とはいえ、だから貼らなくてもよい、という話ではありません。契約の効力とは別に、納税の義務は生じています。それを怠れば、後に述べるような不利益を受けることになります。契約の効力と、納税の義務。この二つを切り分けて理解しておくことが大切です。

この切り分けができていないと、二つの誤りが生じます。一つは、印紙がないから契約が無効だと思い込んでしまう誤り。もう一つは、契約が有効なのだから印紙は不要だと考えてしまう誤りです。どちらも、実務では見かけるものです。契約の効力と納税の義務は、まったく別の問題である。ここを、はっきりと押さえておいてください。

どのような文書に印紙が必要か

では、どのような文書に印紙が必要になるのでしょうか。ここが、実務で最も迷うところです。印紙税がかかる文書は、法律によって種類が定められており、そこに挙げられていない文書には、印紙は必要ありません。まずは、この考え方の枠組みを押さえておきましょう。

逆に言えば、法律に挙げられていない文書であれば、どれほど重要な契約書であっても、印紙は必要ありません。取引の規模が大きいから貼っておこう、といった判断は、正しくないのです。あくまで、定められた種類にあたるかどうか。この枠組みで考えることが、出発点になります。

印紙税がかかる文書として定められているものには、たとえば次のようなものがあります。

  • 不動産の売買など、一定の財産を譲り渡すことを内容とする契約書。
  • 工事の請負など、仕事の完成を約束する内容の契約書。
  • 継続的な取引の基本となる事項を定めた契約書。
  • お金の貸し借りを内容とする契約書。
  • 金銭を受け取ったことを証する、いわゆる領収書。

ここで注意したいのが、文書の名前ではなく、その中身によって判断されるという点です。契約書という表題がついていても、印紙税がかかる内容でなければ、印紙は不要です。逆に、覚書や念書といった名前であっても、その中身が印紙税のかかる契約の内容であれば、印紙は必要になります。名前に惑わされてはいけません。

この点を誤解している会社は、実に多いところです。契約書という名前を避ければ印紙を節約できる、という話が、まことしやかに語られることもあります。しかし、そうした小手先の工夫は通用しません。中身が課税の対象であれば、どのような名前をつけても、印紙は必要です。名前を変えることに労力を割くのは、無駄な努力なのです。

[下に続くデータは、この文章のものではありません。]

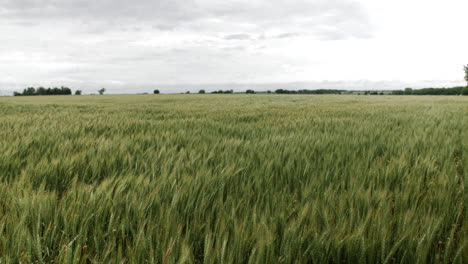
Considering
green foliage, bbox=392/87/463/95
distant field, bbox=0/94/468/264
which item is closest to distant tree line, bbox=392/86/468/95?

さらに、必要となる印紙の額は、文書の種類と、そこに記された金額によって変わってきます。取引の金額が大きくなるほど、印紙の額も上がっていく仕組みです。また、記載された金額が一定の額に満たない場合には、印紙が不要とされる文書もあります。この扱いは、文書の種類によって異なるため、確認が欠かせません。

また、文書に金額が記されていない場合の扱いも、種類によって変わってきます。金額を書かなければ印紙が安く済む、といった発想が生じがちですが、そもそも取引の内容を正確に記すことは、契約書の本来の役割です。印紙の額を抑えるために契約書の中身を曖昧にすれば、本末転倒というほかありません。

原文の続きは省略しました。